Where streets are coloured on the map by orientation.

While most US cities are a wash of one colour, Europe is much more chromatic!

------
stephengillie
Tacoma has a bizarre direction pattern for its streets. Every location east of
A Street is "East", and west of Division is "West". Between these 2 (and
including A and Division streets), everything north of 6th Ave is "North" and
south of 6th Ave is "South".

6th Ave itself has no direction name, and oddly, streets increment in both
directions. North of 6th Ave is 7th Ave North, while south of 6th Ave is 7th
Ave South. There is no 1st Ave through 5th Ave.

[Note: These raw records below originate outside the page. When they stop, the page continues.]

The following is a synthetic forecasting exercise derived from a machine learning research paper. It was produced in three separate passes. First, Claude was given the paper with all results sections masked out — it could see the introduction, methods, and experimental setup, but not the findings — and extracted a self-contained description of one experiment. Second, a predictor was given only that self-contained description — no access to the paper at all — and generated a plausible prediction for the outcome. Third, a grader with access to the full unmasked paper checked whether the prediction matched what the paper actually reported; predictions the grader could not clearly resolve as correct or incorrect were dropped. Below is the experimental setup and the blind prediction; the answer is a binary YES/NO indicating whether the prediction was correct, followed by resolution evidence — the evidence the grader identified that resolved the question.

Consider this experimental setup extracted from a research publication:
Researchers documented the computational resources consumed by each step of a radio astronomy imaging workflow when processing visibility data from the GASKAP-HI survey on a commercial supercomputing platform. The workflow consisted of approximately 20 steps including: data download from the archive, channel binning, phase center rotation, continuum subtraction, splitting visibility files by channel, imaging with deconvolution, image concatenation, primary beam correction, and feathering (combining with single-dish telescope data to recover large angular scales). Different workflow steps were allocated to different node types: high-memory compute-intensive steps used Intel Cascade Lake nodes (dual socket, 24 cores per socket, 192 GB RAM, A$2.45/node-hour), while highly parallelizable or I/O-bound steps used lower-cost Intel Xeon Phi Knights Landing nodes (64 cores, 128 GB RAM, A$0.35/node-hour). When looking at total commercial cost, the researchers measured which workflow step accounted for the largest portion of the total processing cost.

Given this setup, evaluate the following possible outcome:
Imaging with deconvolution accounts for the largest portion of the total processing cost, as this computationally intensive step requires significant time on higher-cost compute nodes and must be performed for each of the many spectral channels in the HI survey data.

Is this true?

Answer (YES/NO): YES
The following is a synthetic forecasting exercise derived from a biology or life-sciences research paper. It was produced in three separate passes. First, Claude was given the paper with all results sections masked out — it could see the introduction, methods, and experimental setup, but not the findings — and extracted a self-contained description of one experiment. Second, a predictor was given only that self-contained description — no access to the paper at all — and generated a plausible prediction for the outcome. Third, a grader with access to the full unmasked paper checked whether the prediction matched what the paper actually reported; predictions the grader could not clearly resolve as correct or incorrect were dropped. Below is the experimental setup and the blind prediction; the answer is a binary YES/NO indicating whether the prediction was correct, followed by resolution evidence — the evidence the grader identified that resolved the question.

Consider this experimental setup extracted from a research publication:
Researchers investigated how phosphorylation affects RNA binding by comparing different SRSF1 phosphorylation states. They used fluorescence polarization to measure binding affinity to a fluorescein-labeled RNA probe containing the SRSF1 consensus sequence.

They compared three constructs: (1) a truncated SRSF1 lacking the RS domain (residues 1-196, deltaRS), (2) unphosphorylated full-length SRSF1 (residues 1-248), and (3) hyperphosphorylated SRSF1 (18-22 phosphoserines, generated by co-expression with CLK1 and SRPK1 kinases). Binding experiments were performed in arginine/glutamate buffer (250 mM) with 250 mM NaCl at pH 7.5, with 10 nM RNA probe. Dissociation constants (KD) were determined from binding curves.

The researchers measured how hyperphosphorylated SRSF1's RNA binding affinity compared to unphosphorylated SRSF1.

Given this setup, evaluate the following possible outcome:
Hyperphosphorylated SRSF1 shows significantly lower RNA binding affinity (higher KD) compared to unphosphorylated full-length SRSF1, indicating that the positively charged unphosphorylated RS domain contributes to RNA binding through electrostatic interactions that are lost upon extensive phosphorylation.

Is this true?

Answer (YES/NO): YES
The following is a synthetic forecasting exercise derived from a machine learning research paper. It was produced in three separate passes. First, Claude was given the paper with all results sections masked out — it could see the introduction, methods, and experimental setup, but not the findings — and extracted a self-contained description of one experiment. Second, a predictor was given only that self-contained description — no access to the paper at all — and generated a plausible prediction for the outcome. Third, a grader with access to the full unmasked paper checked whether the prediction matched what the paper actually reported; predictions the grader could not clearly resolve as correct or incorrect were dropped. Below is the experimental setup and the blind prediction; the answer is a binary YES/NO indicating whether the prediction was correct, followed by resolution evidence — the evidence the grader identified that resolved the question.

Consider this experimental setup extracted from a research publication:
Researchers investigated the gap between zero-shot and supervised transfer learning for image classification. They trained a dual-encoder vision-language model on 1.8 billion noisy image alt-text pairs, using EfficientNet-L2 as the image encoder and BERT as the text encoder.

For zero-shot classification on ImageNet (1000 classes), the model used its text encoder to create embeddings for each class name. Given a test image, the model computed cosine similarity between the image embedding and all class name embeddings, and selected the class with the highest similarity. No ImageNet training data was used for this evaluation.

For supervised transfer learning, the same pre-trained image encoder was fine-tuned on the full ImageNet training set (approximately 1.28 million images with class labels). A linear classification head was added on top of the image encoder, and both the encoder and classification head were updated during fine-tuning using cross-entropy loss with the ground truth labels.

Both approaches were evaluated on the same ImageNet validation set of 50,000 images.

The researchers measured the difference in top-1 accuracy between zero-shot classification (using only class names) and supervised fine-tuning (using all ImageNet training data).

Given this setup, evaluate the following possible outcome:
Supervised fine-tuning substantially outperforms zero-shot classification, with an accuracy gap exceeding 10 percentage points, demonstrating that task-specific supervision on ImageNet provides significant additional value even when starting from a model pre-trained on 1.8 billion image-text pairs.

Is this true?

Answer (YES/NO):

These directional names persist through Pierce County, so the vast majority of
roads in the county have "East" appended to them, all the way out to Mt.
Rainier (which is also in Pierce County). North of Tacoma's Narrows Bridge lay
Gig Harbor and the Key Peninsula, where streets prepend the direction name
with "KP" \- i.e. "KPN" for North - to be more clear that they're across Puget
Sound from the rest of Pierce County.

[https://en.wikipedia.org/wiki/Tacoma,_Washington#Transportat...](https://en.wikipedia.org/wiki/Tacoma,_Washington#Transportation)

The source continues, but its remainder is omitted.